WilmaKnickersfit Mon 11-Dec-17 00:00:57

sparkle tchshock tchgrin

WilmaKnickersfit Sun 10-Dec-17 23:59:38

This is the funniest thread in ages!

Charleygirl you've reminded me of what I did last Christmas. I was meeting up with a friend and I knew she'd moved house to somewhere near another friend of mine. I asked her to pop my Christmas card through the other friend's door. I have never told her that later I remembered my other friend had died. tchblush

sparkle58 Sun 10-Dec-17 23:55:54

Posting all my christmas cards then realising I hadn't put the stamps on!

cwasin Sun 10-Dec-17 23:27:06

My underarm deodorant felt sticky one morning. It was hairspray.

cwasin Sun 10-Dec-17 23:12:47

Out with a friend I kept the lovely little chocolate you get at the end of an Indian meal for my DH because he loves them. Two months later I wondered what the disgusting sticky mess at the bottom of my handbag could be.

cwasin Sun 10-Dec-17 23:10:20

Telling my daughter I had bought her a cd of her favourite rapper Fifty P.

Pumpkin2 Sun 10-Dec-17 21:24:38

The other day, when the car was iced up on the drive, I went out and started the engine running. Five minutes later, I was looking in my handbag wondering where my car key was.

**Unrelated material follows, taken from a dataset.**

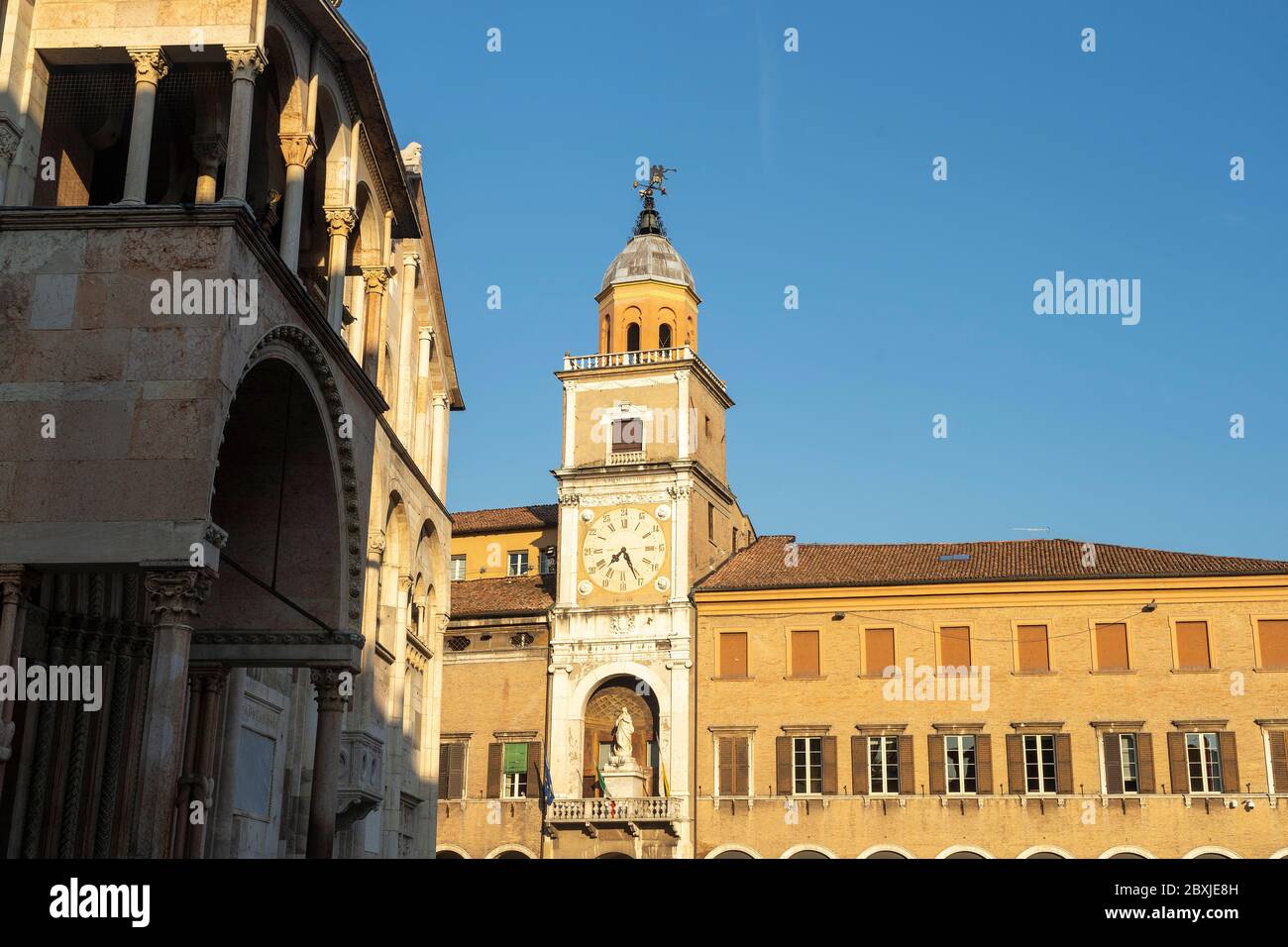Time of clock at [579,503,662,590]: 7:25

johnsonp100 Sun 10-Dec-17 20:35:10

Walking up the stairs and not knowing why I', there. Coming back down and remembering what I went up for.

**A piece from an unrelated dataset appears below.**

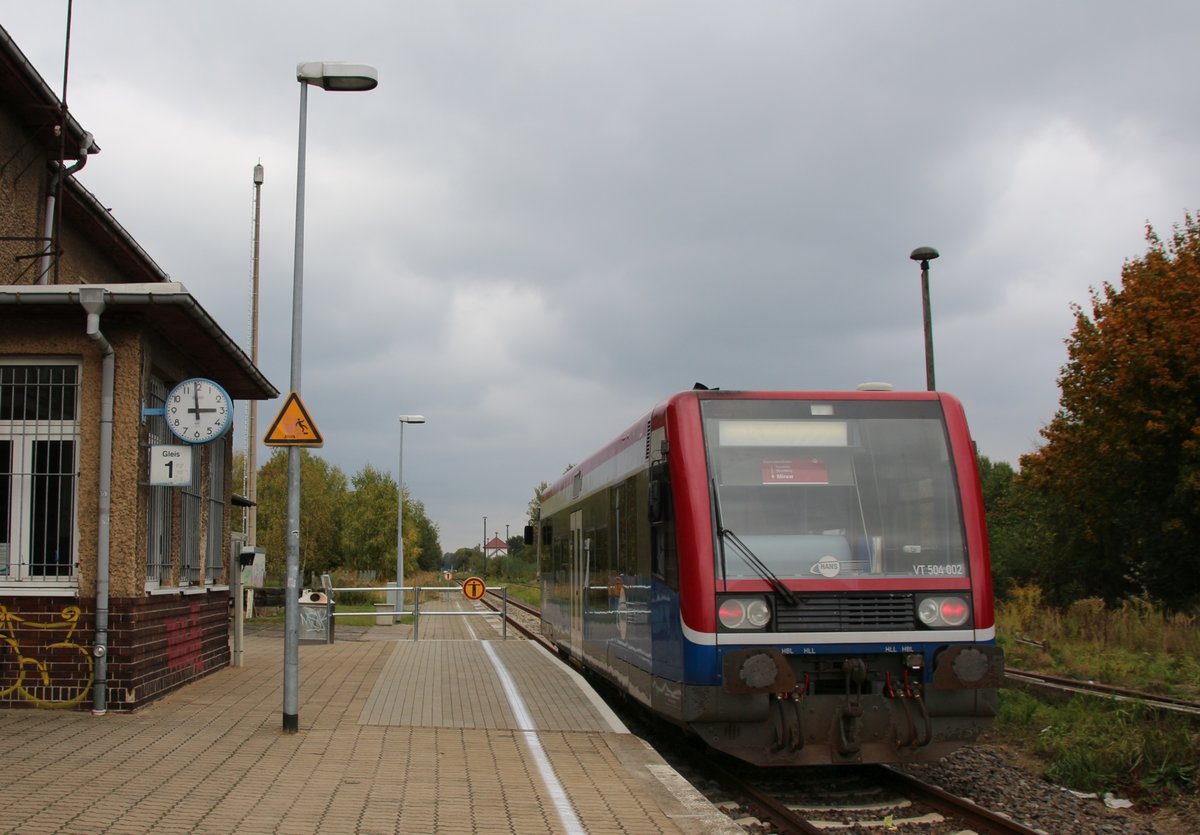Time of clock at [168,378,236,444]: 2:59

Ikea1234 Sun 10-Dec-17 19:24:10

And this is another example!! "Friphone nods?!?!"

FRIENDS HOUSE!!

grannybiker Sun 10-Dec-17 19:23:37

A while ago I had a Skoda Felicia. Was due as service, so hubby looked around as I went to the counter and asked for filters to fit a Skoda fellatio :O !

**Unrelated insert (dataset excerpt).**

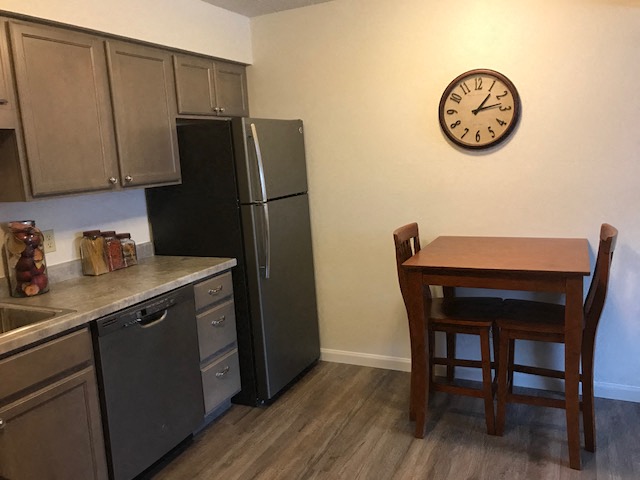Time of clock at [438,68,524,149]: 1:12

Ikea1234 Sun 10-Dec-17 19:22:36

I left my friphone nods the other day, got in the car to drive home.

Except I didn't.

I got on the ring road, went all the way round it, got off at (what I thought was) my junction, parked....and was back at my friends house. Obviously she spotted me.

Well one of us thought it was funny anyway.

Granny23 Sun 10-Dec-17 19:08:47

Beautiful morning, driving to work nice and early for a VERY IMPORTANT meeting. Happily singing along to the radio when I realised that my voice sounded odd, all shhhh and ssss. Drove on puzzled, then the awful dawning - my teeth were still in the bathroom cleaning themselves. grin

vivianallman Sun 10-Dec-17 19:08:42

my mom slipped over outside the jewellers and then in a loud voice said... i know it's because i was pished....... she meant pushed as we were laughing and joking but her accent made it sound different, and a rather posh gentleman said don't worry old dear we all get pi$$ed sometimes it's just a senior moment to admit it...

AliW1 Sun 10-Dec-17 18:21:49

I was paying for something at a till. I meant to say "Thank you" but I said "Hello"........

adelleg3 Sun 10-Dec-17 18:19:50

i am always hiding things away for christmas so good that i cannot find them. i will find them next summer then do the same next year

s861421 Sun 10-Dec-17 16:51:48

I went out with odd shoes on and didnt realise. Several of my friends realised and thought it was just something I would do

ktmd Sun 10-Dec-17 16:49:01

Years ago my Nana told me her friend was staying in a fancy condom. She meant condominium lol.